Starbucks Corporation (NASDAQ:SBUX) doesn't break its expenses out by food group, but if it did, "dairy" would certainly be on the top of the list. It may be a coffee company, but milk makes up a large percentage of most of its beverages.Since the company has switched to trans-fat free pastries, the next item on its list of consumer health phobias: hormones in milk. Artifical growth hormones fed to cows improve milk production; naturally, their use is rife with controversy. Some activists blame artificial growth hormones, known as rBGH, for a wide number of public health problems, from early onset of puberty for girls to interference with a woman's healthy pregnancy.
Starbucks, not one to sit on the sidelines of a potential PR benefit, has announced that all its U.S. stores will switch to rBGH-free dairy products (milk, half-and-half, whipped cream and egg nog). The company hasn't noted when this changeover will occur, although a spokesman said that the percentage of hormone-free milk had gone up from 27% to 37% since the end of 2006.

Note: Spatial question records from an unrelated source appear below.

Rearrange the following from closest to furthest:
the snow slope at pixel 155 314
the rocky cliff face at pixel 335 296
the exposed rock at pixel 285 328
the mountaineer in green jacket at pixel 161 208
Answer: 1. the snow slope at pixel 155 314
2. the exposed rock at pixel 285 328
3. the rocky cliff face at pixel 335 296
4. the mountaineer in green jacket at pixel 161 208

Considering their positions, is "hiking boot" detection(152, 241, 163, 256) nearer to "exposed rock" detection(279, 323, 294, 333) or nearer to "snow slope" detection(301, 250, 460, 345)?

Sure, ten percentage points in two weeks is a huge jump; but with 63% of the company's dairy products left to go -- and no way to know whether your local shop is hormone-free without raiding its fridge -- activists are reserving their celebrations. And no patting Starbucks management on the back for being proactive. The company has been targeted by the Food and Water Watch, among others, in a campaign to eliminate hormones for several months.



Reader Comments (Page 1 of 1)
1-16-2007 @ 4:17PM
Jonathan Berr said...
Though I shudder at the thought of joining the food police, I plan to serve my newborn son organic milk once he's allowed to drink moo juice. I think there is a difference.
1-16-2007 @ 6:16PM
Patricia Shaver said...
No doubt money will be made from the hormone free milk hype. All milk has hormones because all female mammals produce them. There is actually no way to test milk for the presence of injectable hormones. Farmers are required to sign a waver that they are not using injectables,then the hauler has to do seperate trucking, on to seperate processing etc. It will not be cheap and its all based on a lot of sensationalism and few hard facts.